Nationally, immunization exemptions take three forms:
• Medical exemptions that generally stem from a drug allergy or being immunocompromised.
• Religious exemptions.
• Philosophical exemptions, meaning parents oppose vaccination without religious justifications.

Of those, Kansas schools only accept medical or religious exemptions.

There are 185 students within the district who are exempt from the measles vaccine — 176 for religious reasons, the remaining nine for medical reasons.

Medical exemptions require students to be annually-approved and signed-off on by a doctor, and those religiously-exempt need a parent to sign at the beginning of their public school career.

According to the Kansas Department of Health, 1.4 percent of incoming kindergartners in the 2012-13 school year were exempt from immunization.

Seventy-five percent of exemptions were religious.

These students are protected by the “herd effect,” which means there is immunity among the majority of students, who were immunized, so diseases are unlikely to persist among the population.

“We have a handful [of non-immunized students],” school nurse Carol Casteel said. “If there is a medical reason and they can’t get it, there is a protection because other people around them have immunity.”

However, the effect begins to break down if there are a high number of susceptible students in schools, so they attempt to keep the number of non-immunized children low.

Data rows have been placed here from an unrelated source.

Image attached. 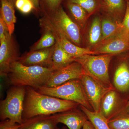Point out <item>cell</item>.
<instances>
[{
	"mask_svg": "<svg viewBox=\"0 0 129 129\" xmlns=\"http://www.w3.org/2000/svg\"><path fill=\"white\" fill-rule=\"evenodd\" d=\"M53 71L41 66H26L17 61L11 65L7 76L12 85L36 89L45 86Z\"/></svg>",
	"mask_w": 129,
	"mask_h": 129,
	"instance_id": "7a4b0ae2",
	"label": "cell"
},
{
	"mask_svg": "<svg viewBox=\"0 0 129 129\" xmlns=\"http://www.w3.org/2000/svg\"><path fill=\"white\" fill-rule=\"evenodd\" d=\"M63 0H40L41 12L49 14L56 11L62 6Z\"/></svg>",
	"mask_w": 129,
	"mask_h": 129,
	"instance_id": "484cf974",
	"label": "cell"
},
{
	"mask_svg": "<svg viewBox=\"0 0 129 129\" xmlns=\"http://www.w3.org/2000/svg\"><path fill=\"white\" fill-rule=\"evenodd\" d=\"M34 5L35 8V12L36 14H39L41 13L40 8V0H30Z\"/></svg>",
	"mask_w": 129,
	"mask_h": 129,
	"instance_id": "1f68e13d",
	"label": "cell"
},
{
	"mask_svg": "<svg viewBox=\"0 0 129 129\" xmlns=\"http://www.w3.org/2000/svg\"><path fill=\"white\" fill-rule=\"evenodd\" d=\"M26 91V87L15 86L8 90L5 99L1 101V121L8 119L19 124L22 123Z\"/></svg>",
	"mask_w": 129,
	"mask_h": 129,
	"instance_id": "8992f818",
	"label": "cell"
},
{
	"mask_svg": "<svg viewBox=\"0 0 129 129\" xmlns=\"http://www.w3.org/2000/svg\"><path fill=\"white\" fill-rule=\"evenodd\" d=\"M93 51L96 55L118 54L129 50V39L119 32Z\"/></svg>",
	"mask_w": 129,
	"mask_h": 129,
	"instance_id": "7c38bea8",
	"label": "cell"
},
{
	"mask_svg": "<svg viewBox=\"0 0 129 129\" xmlns=\"http://www.w3.org/2000/svg\"><path fill=\"white\" fill-rule=\"evenodd\" d=\"M53 115H41L24 119L20 129H60Z\"/></svg>",
	"mask_w": 129,
	"mask_h": 129,
	"instance_id": "9a60e30c",
	"label": "cell"
},
{
	"mask_svg": "<svg viewBox=\"0 0 129 129\" xmlns=\"http://www.w3.org/2000/svg\"><path fill=\"white\" fill-rule=\"evenodd\" d=\"M128 101L125 98L122 99L113 88L107 92L103 98L99 111L108 120H110L118 113L117 108L121 112L124 111Z\"/></svg>",
	"mask_w": 129,
	"mask_h": 129,
	"instance_id": "30bf717a",
	"label": "cell"
},
{
	"mask_svg": "<svg viewBox=\"0 0 129 129\" xmlns=\"http://www.w3.org/2000/svg\"><path fill=\"white\" fill-rule=\"evenodd\" d=\"M114 86L119 92L127 94L129 99V64L126 61L118 66L114 76Z\"/></svg>",
	"mask_w": 129,
	"mask_h": 129,
	"instance_id": "2e32d148",
	"label": "cell"
},
{
	"mask_svg": "<svg viewBox=\"0 0 129 129\" xmlns=\"http://www.w3.org/2000/svg\"><path fill=\"white\" fill-rule=\"evenodd\" d=\"M53 115L58 123L63 124L69 129H81L88 120L84 113L77 108Z\"/></svg>",
	"mask_w": 129,
	"mask_h": 129,
	"instance_id": "4fadbf2b",
	"label": "cell"
},
{
	"mask_svg": "<svg viewBox=\"0 0 129 129\" xmlns=\"http://www.w3.org/2000/svg\"><path fill=\"white\" fill-rule=\"evenodd\" d=\"M123 112H125L129 113V99L127 102V104L125 106V108Z\"/></svg>",
	"mask_w": 129,
	"mask_h": 129,
	"instance_id": "836d02e7",
	"label": "cell"
},
{
	"mask_svg": "<svg viewBox=\"0 0 129 129\" xmlns=\"http://www.w3.org/2000/svg\"><path fill=\"white\" fill-rule=\"evenodd\" d=\"M15 8L24 14L35 11L34 5L30 0H16Z\"/></svg>",
	"mask_w": 129,
	"mask_h": 129,
	"instance_id": "83f0119b",
	"label": "cell"
},
{
	"mask_svg": "<svg viewBox=\"0 0 129 129\" xmlns=\"http://www.w3.org/2000/svg\"><path fill=\"white\" fill-rule=\"evenodd\" d=\"M64 2L65 7L71 16L78 23L83 24L87 17L88 13L76 3L67 1Z\"/></svg>",
	"mask_w": 129,
	"mask_h": 129,
	"instance_id": "603a6c76",
	"label": "cell"
},
{
	"mask_svg": "<svg viewBox=\"0 0 129 129\" xmlns=\"http://www.w3.org/2000/svg\"><path fill=\"white\" fill-rule=\"evenodd\" d=\"M35 89L43 94L75 102L89 110L93 111L80 79L69 81L56 87L40 86Z\"/></svg>",
	"mask_w": 129,
	"mask_h": 129,
	"instance_id": "277c9868",
	"label": "cell"
},
{
	"mask_svg": "<svg viewBox=\"0 0 129 129\" xmlns=\"http://www.w3.org/2000/svg\"><path fill=\"white\" fill-rule=\"evenodd\" d=\"M118 24L108 19L105 18L101 22L102 37L101 42L105 41L116 34L120 29Z\"/></svg>",
	"mask_w": 129,
	"mask_h": 129,
	"instance_id": "7402d4cb",
	"label": "cell"
},
{
	"mask_svg": "<svg viewBox=\"0 0 129 129\" xmlns=\"http://www.w3.org/2000/svg\"><path fill=\"white\" fill-rule=\"evenodd\" d=\"M79 107L96 129H111L108 123V120L100 111H91L81 105Z\"/></svg>",
	"mask_w": 129,
	"mask_h": 129,
	"instance_id": "d6986e66",
	"label": "cell"
},
{
	"mask_svg": "<svg viewBox=\"0 0 129 129\" xmlns=\"http://www.w3.org/2000/svg\"><path fill=\"white\" fill-rule=\"evenodd\" d=\"M39 23L42 29H55L64 35L72 43L80 45L81 34L79 25L70 18L62 6L53 13L43 15Z\"/></svg>",
	"mask_w": 129,
	"mask_h": 129,
	"instance_id": "3957f363",
	"label": "cell"
},
{
	"mask_svg": "<svg viewBox=\"0 0 129 129\" xmlns=\"http://www.w3.org/2000/svg\"><path fill=\"white\" fill-rule=\"evenodd\" d=\"M105 10L111 16L120 17L125 14L127 3L124 0H104Z\"/></svg>",
	"mask_w": 129,
	"mask_h": 129,
	"instance_id": "ffe728a7",
	"label": "cell"
},
{
	"mask_svg": "<svg viewBox=\"0 0 129 129\" xmlns=\"http://www.w3.org/2000/svg\"><path fill=\"white\" fill-rule=\"evenodd\" d=\"M19 49L13 35L8 34L5 39L0 42V75L7 77L10 67L17 61L19 57Z\"/></svg>",
	"mask_w": 129,
	"mask_h": 129,
	"instance_id": "52a82bcc",
	"label": "cell"
},
{
	"mask_svg": "<svg viewBox=\"0 0 129 129\" xmlns=\"http://www.w3.org/2000/svg\"><path fill=\"white\" fill-rule=\"evenodd\" d=\"M74 60V58L56 42L52 57V69L54 70L60 69L73 62Z\"/></svg>",
	"mask_w": 129,
	"mask_h": 129,
	"instance_id": "ac0fdd59",
	"label": "cell"
},
{
	"mask_svg": "<svg viewBox=\"0 0 129 129\" xmlns=\"http://www.w3.org/2000/svg\"><path fill=\"white\" fill-rule=\"evenodd\" d=\"M80 79L93 111L99 112L103 98L107 92L113 88L104 86L87 74L84 75Z\"/></svg>",
	"mask_w": 129,
	"mask_h": 129,
	"instance_id": "ba28073f",
	"label": "cell"
},
{
	"mask_svg": "<svg viewBox=\"0 0 129 129\" xmlns=\"http://www.w3.org/2000/svg\"><path fill=\"white\" fill-rule=\"evenodd\" d=\"M23 119H27L41 115H51L77 108L79 104L74 102L43 94L35 89L26 87Z\"/></svg>",
	"mask_w": 129,
	"mask_h": 129,
	"instance_id": "6da1fadb",
	"label": "cell"
},
{
	"mask_svg": "<svg viewBox=\"0 0 129 129\" xmlns=\"http://www.w3.org/2000/svg\"><path fill=\"white\" fill-rule=\"evenodd\" d=\"M119 31L129 39V1H127L124 18L122 23H120Z\"/></svg>",
	"mask_w": 129,
	"mask_h": 129,
	"instance_id": "f1b7e54d",
	"label": "cell"
},
{
	"mask_svg": "<svg viewBox=\"0 0 129 129\" xmlns=\"http://www.w3.org/2000/svg\"><path fill=\"white\" fill-rule=\"evenodd\" d=\"M127 1H129V0H127Z\"/></svg>",
	"mask_w": 129,
	"mask_h": 129,
	"instance_id": "8d00e7d4",
	"label": "cell"
},
{
	"mask_svg": "<svg viewBox=\"0 0 129 129\" xmlns=\"http://www.w3.org/2000/svg\"><path fill=\"white\" fill-rule=\"evenodd\" d=\"M114 55H86L74 58L83 67L86 74L91 76L103 85L113 88L109 78V68Z\"/></svg>",
	"mask_w": 129,
	"mask_h": 129,
	"instance_id": "5b68a950",
	"label": "cell"
},
{
	"mask_svg": "<svg viewBox=\"0 0 129 129\" xmlns=\"http://www.w3.org/2000/svg\"><path fill=\"white\" fill-rule=\"evenodd\" d=\"M47 29L51 30L53 33L55 38L56 42L59 44L68 54L74 58L86 55H96L94 51L91 50L89 48L80 47L72 43L60 32L55 29Z\"/></svg>",
	"mask_w": 129,
	"mask_h": 129,
	"instance_id": "5bb4252c",
	"label": "cell"
},
{
	"mask_svg": "<svg viewBox=\"0 0 129 129\" xmlns=\"http://www.w3.org/2000/svg\"><path fill=\"white\" fill-rule=\"evenodd\" d=\"M0 129H20L19 124L9 119H6L0 122Z\"/></svg>",
	"mask_w": 129,
	"mask_h": 129,
	"instance_id": "f546056e",
	"label": "cell"
},
{
	"mask_svg": "<svg viewBox=\"0 0 129 129\" xmlns=\"http://www.w3.org/2000/svg\"><path fill=\"white\" fill-rule=\"evenodd\" d=\"M102 37L101 22L100 18L96 17L92 21L89 34L91 45H94L101 41Z\"/></svg>",
	"mask_w": 129,
	"mask_h": 129,
	"instance_id": "d4e9b609",
	"label": "cell"
},
{
	"mask_svg": "<svg viewBox=\"0 0 129 129\" xmlns=\"http://www.w3.org/2000/svg\"><path fill=\"white\" fill-rule=\"evenodd\" d=\"M8 34L9 32L7 25L0 17V42L3 40Z\"/></svg>",
	"mask_w": 129,
	"mask_h": 129,
	"instance_id": "4dcf8cb0",
	"label": "cell"
},
{
	"mask_svg": "<svg viewBox=\"0 0 129 129\" xmlns=\"http://www.w3.org/2000/svg\"><path fill=\"white\" fill-rule=\"evenodd\" d=\"M0 17L1 18L7 25L9 34L12 35L15 29V24L17 18L15 13V8L8 0H1Z\"/></svg>",
	"mask_w": 129,
	"mask_h": 129,
	"instance_id": "e0dca14e",
	"label": "cell"
},
{
	"mask_svg": "<svg viewBox=\"0 0 129 129\" xmlns=\"http://www.w3.org/2000/svg\"><path fill=\"white\" fill-rule=\"evenodd\" d=\"M9 2L10 3V4H11L15 8V3L16 0H8Z\"/></svg>",
	"mask_w": 129,
	"mask_h": 129,
	"instance_id": "e575fe53",
	"label": "cell"
},
{
	"mask_svg": "<svg viewBox=\"0 0 129 129\" xmlns=\"http://www.w3.org/2000/svg\"><path fill=\"white\" fill-rule=\"evenodd\" d=\"M86 74L83 67L78 62H73L57 70H54L45 86L54 87L73 79H80Z\"/></svg>",
	"mask_w": 129,
	"mask_h": 129,
	"instance_id": "9c48e42d",
	"label": "cell"
},
{
	"mask_svg": "<svg viewBox=\"0 0 129 129\" xmlns=\"http://www.w3.org/2000/svg\"><path fill=\"white\" fill-rule=\"evenodd\" d=\"M83 129H96L89 120H86L83 125Z\"/></svg>",
	"mask_w": 129,
	"mask_h": 129,
	"instance_id": "d6a6232c",
	"label": "cell"
},
{
	"mask_svg": "<svg viewBox=\"0 0 129 129\" xmlns=\"http://www.w3.org/2000/svg\"><path fill=\"white\" fill-rule=\"evenodd\" d=\"M43 34L39 40L31 47L30 51L37 50L50 48L56 43L55 38L53 33L47 29H42Z\"/></svg>",
	"mask_w": 129,
	"mask_h": 129,
	"instance_id": "44dd1931",
	"label": "cell"
},
{
	"mask_svg": "<svg viewBox=\"0 0 129 129\" xmlns=\"http://www.w3.org/2000/svg\"><path fill=\"white\" fill-rule=\"evenodd\" d=\"M55 45L50 48L30 51L19 58L17 61L26 66L37 65L52 68Z\"/></svg>",
	"mask_w": 129,
	"mask_h": 129,
	"instance_id": "8fae6325",
	"label": "cell"
},
{
	"mask_svg": "<svg viewBox=\"0 0 129 129\" xmlns=\"http://www.w3.org/2000/svg\"><path fill=\"white\" fill-rule=\"evenodd\" d=\"M70 2L76 3L80 6L88 13L91 14L98 8L99 3L98 0H66Z\"/></svg>",
	"mask_w": 129,
	"mask_h": 129,
	"instance_id": "4316f807",
	"label": "cell"
},
{
	"mask_svg": "<svg viewBox=\"0 0 129 129\" xmlns=\"http://www.w3.org/2000/svg\"><path fill=\"white\" fill-rule=\"evenodd\" d=\"M108 123L111 129H129V113L122 112L108 120Z\"/></svg>",
	"mask_w": 129,
	"mask_h": 129,
	"instance_id": "cb8c5ba5",
	"label": "cell"
},
{
	"mask_svg": "<svg viewBox=\"0 0 129 129\" xmlns=\"http://www.w3.org/2000/svg\"><path fill=\"white\" fill-rule=\"evenodd\" d=\"M60 129H67V128H66V127H63L62 128H60Z\"/></svg>",
	"mask_w": 129,
	"mask_h": 129,
	"instance_id": "d590c367",
	"label": "cell"
}]
</instances>
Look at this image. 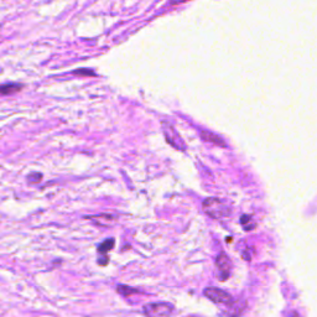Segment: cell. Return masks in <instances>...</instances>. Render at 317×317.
I'll list each match as a JSON object with an SVG mask.
<instances>
[{
	"instance_id": "cell-1",
	"label": "cell",
	"mask_w": 317,
	"mask_h": 317,
	"mask_svg": "<svg viewBox=\"0 0 317 317\" xmlns=\"http://www.w3.org/2000/svg\"><path fill=\"white\" fill-rule=\"evenodd\" d=\"M202 208H203L204 213L208 214L211 218L214 219H223L226 217L231 216L232 213L228 204L224 201H222L221 198H216V197L204 199L203 203H202Z\"/></svg>"
},
{
	"instance_id": "cell-2",
	"label": "cell",
	"mask_w": 317,
	"mask_h": 317,
	"mask_svg": "<svg viewBox=\"0 0 317 317\" xmlns=\"http://www.w3.org/2000/svg\"><path fill=\"white\" fill-rule=\"evenodd\" d=\"M161 126L167 143H169L171 146H174L175 149H177V150L184 151L185 149H186V144H185V141L182 140L181 136L179 135V133L175 130L174 126H172L170 123H167V121H162Z\"/></svg>"
},
{
	"instance_id": "cell-3",
	"label": "cell",
	"mask_w": 317,
	"mask_h": 317,
	"mask_svg": "<svg viewBox=\"0 0 317 317\" xmlns=\"http://www.w3.org/2000/svg\"><path fill=\"white\" fill-rule=\"evenodd\" d=\"M203 295L214 304L231 305L233 302V297L231 294L222 289H217V287H206L203 290Z\"/></svg>"
},
{
	"instance_id": "cell-4",
	"label": "cell",
	"mask_w": 317,
	"mask_h": 317,
	"mask_svg": "<svg viewBox=\"0 0 317 317\" xmlns=\"http://www.w3.org/2000/svg\"><path fill=\"white\" fill-rule=\"evenodd\" d=\"M174 312V306L166 302H153L144 306V314L148 316H169Z\"/></svg>"
},
{
	"instance_id": "cell-5",
	"label": "cell",
	"mask_w": 317,
	"mask_h": 317,
	"mask_svg": "<svg viewBox=\"0 0 317 317\" xmlns=\"http://www.w3.org/2000/svg\"><path fill=\"white\" fill-rule=\"evenodd\" d=\"M216 264H217V268H218L219 277H221L222 281H224V280H226L227 277H229V275H231V272H232L231 259H229V257L227 254L221 253V254L217 257Z\"/></svg>"
},
{
	"instance_id": "cell-6",
	"label": "cell",
	"mask_w": 317,
	"mask_h": 317,
	"mask_svg": "<svg viewBox=\"0 0 317 317\" xmlns=\"http://www.w3.org/2000/svg\"><path fill=\"white\" fill-rule=\"evenodd\" d=\"M201 138L203 139V140L209 141V143L216 144V145L224 146V148H226V146H227V143L223 140V139L221 138V136L216 135V134L211 133V131H204V130L201 131Z\"/></svg>"
},
{
	"instance_id": "cell-7",
	"label": "cell",
	"mask_w": 317,
	"mask_h": 317,
	"mask_svg": "<svg viewBox=\"0 0 317 317\" xmlns=\"http://www.w3.org/2000/svg\"><path fill=\"white\" fill-rule=\"evenodd\" d=\"M1 93L3 94H10L14 93V92H18L21 89L20 84H15V83H8V84H3L1 86Z\"/></svg>"
},
{
	"instance_id": "cell-8",
	"label": "cell",
	"mask_w": 317,
	"mask_h": 317,
	"mask_svg": "<svg viewBox=\"0 0 317 317\" xmlns=\"http://www.w3.org/2000/svg\"><path fill=\"white\" fill-rule=\"evenodd\" d=\"M114 247V239L113 238H109V239L104 240L101 245L98 247V252L102 253V254H107L109 250H112V248Z\"/></svg>"
},
{
	"instance_id": "cell-9",
	"label": "cell",
	"mask_w": 317,
	"mask_h": 317,
	"mask_svg": "<svg viewBox=\"0 0 317 317\" xmlns=\"http://www.w3.org/2000/svg\"><path fill=\"white\" fill-rule=\"evenodd\" d=\"M117 291L123 295V296H130V295L133 294H138L139 290L131 289V287L129 286H124V285H118V286H117Z\"/></svg>"
},
{
	"instance_id": "cell-10",
	"label": "cell",
	"mask_w": 317,
	"mask_h": 317,
	"mask_svg": "<svg viewBox=\"0 0 317 317\" xmlns=\"http://www.w3.org/2000/svg\"><path fill=\"white\" fill-rule=\"evenodd\" d=\"M72 73L76 76H96V73L88 68H78V70L73 71Z\"/></svg>"
},
{
	"instance_id": "cell-11",
	"label": "cell",
	"mask_w": 317,
	"mask_h": 317,
	"mask_svg": "<svg viewBox=\"0 0 317 317\" xmlns=\"http://www.w3.org/2000/svg\"><path fill=\"white\" fill-rule=\"evenodd\" d=\"M41 177H42V175L39 174V172H34V174L29 175V182H31V184H36V182H40L41 181Z\"/></svg>"
},
{
	"instance_id": "cell-12",
	"label": "cell",
	"mask_w": 317,
	"mask_h": 317,
	"mask_svg": "<svg viewBox=\"0 0 317 317\" xmlns=\"http://www.w3.org/2000/svg\"><path fill=\"white\" fill-rule=\"evenodd\" d=\"M185 1H187V0H170L169 4L170 5H179V4L185 3Z\"/></svg>"
}]
</instances>
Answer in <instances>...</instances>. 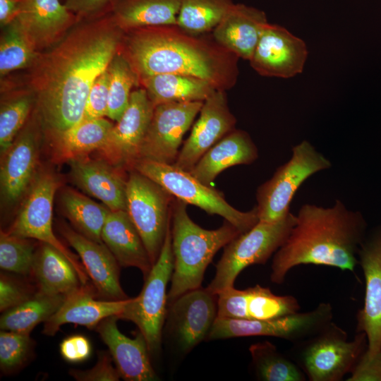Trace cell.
<instances>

“When children are exempt from vaccination and they are a close contact of someone with a vaccine preventable disease, they are at risk for contracting the disease and subsequently spreading the disease to unimmunized or under-immunized individuals,” Kansas Immunization Program nurse Patti Kracht said. “Therefore, it is important that the percentage of exemptions in school-aged children remain low.”

Although the state has not had any reported cases of measles, the Department of Health confirmed persistence of pertussis and varicella in schools across the state.

The Douglas County Health Department looks to get all citizens immunized and often has to sell the importance of vaccinations to skeptical parents.

Health Department nurse Janie Thornburg said that common apprehensions come from prejudices about the safety of the procedure and drugs, including a paper that came out in 1998 that suggested a link between the Measles, Mumps and Rubella (MMR) vaccine and autism. The link was disproved soon after, but the fear has not been entirely dissolved.

Department nurses look for ways to connect with parents to find health solutions.

“We talk to them about what could happen if they don’t vaccinate their child,” Thornburg said. “I think probably the most important thing is to build trust, build that relationship with the parents and tell them that they are safe and give them information about it.”

There are indisputable links between public health and socioeconomic conditions, however state health policy requires that local health departments put funds toward childhood immunizations to ensure that all entering the school system are eligible to attend.

According to the 2015 Dougas County Health Department budget, $160,368 will be put toward public immunization services. Families that are unable to afford regular services or that are uninsured are, by law, guaranteed vaccination and generally will also qualify for Medicaid or private financial assistance.

“Money should not be a factor when it comes to getting children immunized,” Health Department communications director Karrey Britt said.

In response to community health concerns about the measles outbreak, the Health Department hosted a series of public clinics that offered the vaccine throughout February and early March.

The vaccine is also offered on a walk-in basis at the Health Department facility at 200 Maine St.

“Vaccines have been one of the greatest public health achievements to prevent disease,” Kracht said.

“Parents today have a hard time understanding what it would be like if we did not vaccinate. I hope we do not have to find out.”